Genome 540 Homework Assignment 8

Genome 540 Homework Assignment 7

Due Sun Mar 15

Write a program that implements an HMM for identifying evolutionarily conserved segments from a multiple alignment of human, dog and mouse genome sequences. Specifically:
- The HMM has two states: a "neutral", fast-evolving state (state 1) and a "conserved", slow-evolving state (state 2).
- The emitted symbols for each state are multiple alignment columns (e.g. "AAA" or "A-T"). Columns containing substitutions and gaps have a higher probability of being emitted by the neutral state than the conserved state.
- Define emission probabilities for each state as follows:
  - Set neutral state (state 1) emission probabilities to alignment column frequencies from putative neutral sequences. To determine these frequencies use this list of alignment column counts from a large set of ancient repeat sequences. In this file base1 is human, the base2 is dog, and base3 is mouse.
  - Set conserved (state 2) emission probabilities to alignment column frequencies from putative functional sites. Use this list of alignment column counts from a large number of 1st and 2nd codon positions. The base ordering in this file is the same as for the ancient repeat counts described above.
- Use the following transition probabilities:
  - a₁₁ = 0.95, a₁₂ = 0.05
  - a₂₁ = 0.10, a₂₂ = 0.90
- Initiation probabilities should be 0.95 for state 1 and 0.05 for state2.
Use your HMM to determine the viterbi parse for this multiple alignment of dog and mouse to human ENCODE region ENm001 on chromosome 7. Gaps have been removed from the human sequence so that it is simple to determine the human genome coordinate of each alignment column. The alignment is broken into many small blocks but the blocks are contiguous with respect to the human sequence. Within each block the first line is the human sequence (labelled hg18), the second line is the dog sequence (labelled canFam2) and the third line is the mouse sequence (labelled mm9).
Your output should provide:

The emission probabilities for the two states of your HMM reported to 5 decimal places (in addition to the other parameters that were provided for you).
Histograms describing the distribution of conserved/neutral states and segments in the Viterbi parse.
The coordinates of the 10 longest conserved (state 2) segments from the Viterbi parse. Make your output coordinates relative to the start of the chromosome by taking into account the start position of the alignment (position 115,597,756 on chromosome 7). This will make it possible to look up your segments in a genome browser. For example, a segment starting at the 10th alignment column would have the chromosomal start coordinate 115,597,765).
Give a brief annotation describing the genomic features that overlap your 5 longest conserved segments (e.g. an exon from a particular gene). You can do this by finding your segments in the UCSC genome browser.

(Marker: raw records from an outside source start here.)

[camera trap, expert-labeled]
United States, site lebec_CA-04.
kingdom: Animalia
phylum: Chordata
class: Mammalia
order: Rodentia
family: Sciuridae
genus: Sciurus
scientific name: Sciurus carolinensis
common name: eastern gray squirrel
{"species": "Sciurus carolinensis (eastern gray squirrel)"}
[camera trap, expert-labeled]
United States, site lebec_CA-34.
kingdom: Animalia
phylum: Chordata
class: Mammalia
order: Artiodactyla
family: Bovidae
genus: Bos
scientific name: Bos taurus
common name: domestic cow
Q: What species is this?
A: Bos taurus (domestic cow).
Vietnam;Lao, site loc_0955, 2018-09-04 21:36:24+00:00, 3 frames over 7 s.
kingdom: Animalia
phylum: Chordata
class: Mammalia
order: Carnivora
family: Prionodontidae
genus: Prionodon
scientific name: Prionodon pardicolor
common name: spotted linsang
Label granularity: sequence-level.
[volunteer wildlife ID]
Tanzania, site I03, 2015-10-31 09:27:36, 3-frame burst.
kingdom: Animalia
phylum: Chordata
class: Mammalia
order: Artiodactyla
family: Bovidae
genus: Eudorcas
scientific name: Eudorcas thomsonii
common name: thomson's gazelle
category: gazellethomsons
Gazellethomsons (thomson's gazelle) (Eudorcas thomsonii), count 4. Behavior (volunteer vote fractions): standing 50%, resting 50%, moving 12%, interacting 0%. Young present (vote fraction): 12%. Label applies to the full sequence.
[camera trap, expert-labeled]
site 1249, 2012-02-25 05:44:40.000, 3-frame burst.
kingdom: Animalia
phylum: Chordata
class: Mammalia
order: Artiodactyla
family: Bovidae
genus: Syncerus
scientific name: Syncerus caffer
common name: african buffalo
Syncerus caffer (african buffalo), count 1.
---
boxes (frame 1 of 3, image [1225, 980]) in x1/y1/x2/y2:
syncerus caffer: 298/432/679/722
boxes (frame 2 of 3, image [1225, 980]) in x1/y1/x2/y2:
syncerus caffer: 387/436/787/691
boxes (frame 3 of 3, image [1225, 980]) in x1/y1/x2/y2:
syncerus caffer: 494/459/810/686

You must turn in your results and your computer program, using this template file . Please put everything into ONE plain text file - do not send an archive of files or a tar file, or a word processing document file. Compress it (using either Unix compress, or gzip -- if you don't have access to either of these programs let us know), and send it as an attachment to both Phil and Graham. (The XML file includes a DTD, which specifies the XML file format. Place the DTD at the beginning of your XML document. When you are done with your XML check to make sure it conforms to the DTD using this website and resolve any errors before turning it in.